/---
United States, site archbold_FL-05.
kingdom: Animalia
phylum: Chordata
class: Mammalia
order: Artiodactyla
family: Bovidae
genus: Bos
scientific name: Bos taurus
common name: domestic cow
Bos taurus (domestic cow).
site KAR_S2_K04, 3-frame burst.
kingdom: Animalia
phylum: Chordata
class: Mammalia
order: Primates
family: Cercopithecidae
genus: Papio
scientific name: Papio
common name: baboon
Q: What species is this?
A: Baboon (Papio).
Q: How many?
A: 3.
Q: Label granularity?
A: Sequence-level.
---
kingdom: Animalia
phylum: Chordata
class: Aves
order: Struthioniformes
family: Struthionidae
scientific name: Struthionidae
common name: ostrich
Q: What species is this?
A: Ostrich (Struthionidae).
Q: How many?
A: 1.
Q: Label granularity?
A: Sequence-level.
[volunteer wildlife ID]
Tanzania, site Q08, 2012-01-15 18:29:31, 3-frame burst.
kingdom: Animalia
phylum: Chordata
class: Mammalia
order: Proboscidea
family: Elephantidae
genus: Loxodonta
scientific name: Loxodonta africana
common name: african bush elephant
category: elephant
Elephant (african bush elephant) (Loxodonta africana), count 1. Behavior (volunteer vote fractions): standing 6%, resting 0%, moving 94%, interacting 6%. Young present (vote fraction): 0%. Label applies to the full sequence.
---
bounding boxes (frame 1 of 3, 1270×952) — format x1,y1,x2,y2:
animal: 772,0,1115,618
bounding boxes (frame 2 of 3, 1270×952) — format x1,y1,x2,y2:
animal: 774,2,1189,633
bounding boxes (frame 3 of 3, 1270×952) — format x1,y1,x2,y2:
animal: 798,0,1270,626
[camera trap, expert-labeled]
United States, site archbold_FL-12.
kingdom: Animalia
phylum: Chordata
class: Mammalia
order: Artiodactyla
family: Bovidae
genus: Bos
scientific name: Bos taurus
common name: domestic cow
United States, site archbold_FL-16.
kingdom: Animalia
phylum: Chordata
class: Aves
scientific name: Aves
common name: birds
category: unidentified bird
\---
Prompt
Could you retype exactly the lines above from the one containing "bounding boxes (frame 2" through the last line of the records, both included, and nothing else?

Result for this task
bounding boxes (frame 2 of 3, 1270×952) — format x1,y1,x2,y2:
animal: 774,2,1189,633
bounding boxes (frame 3 of 3, 1270×952) — format x1,y1,x2,y2:
animal: 798,0,1270,626
[camera trap, expert-labeled]
United States, site archbold_FL-12.
kingdom: Animalia
phylum: Chordata
class: Mammalia
order: Artiodactyla
family: Bovidae
genus: Bos
scientific name: Bos taurus
common name: domestic cow
United States, site archbold_FL-16.
kingdom: Animalia
phylum: Chordata
class: Aves
scientific name: Aves
common name: birds
category: unidentified bird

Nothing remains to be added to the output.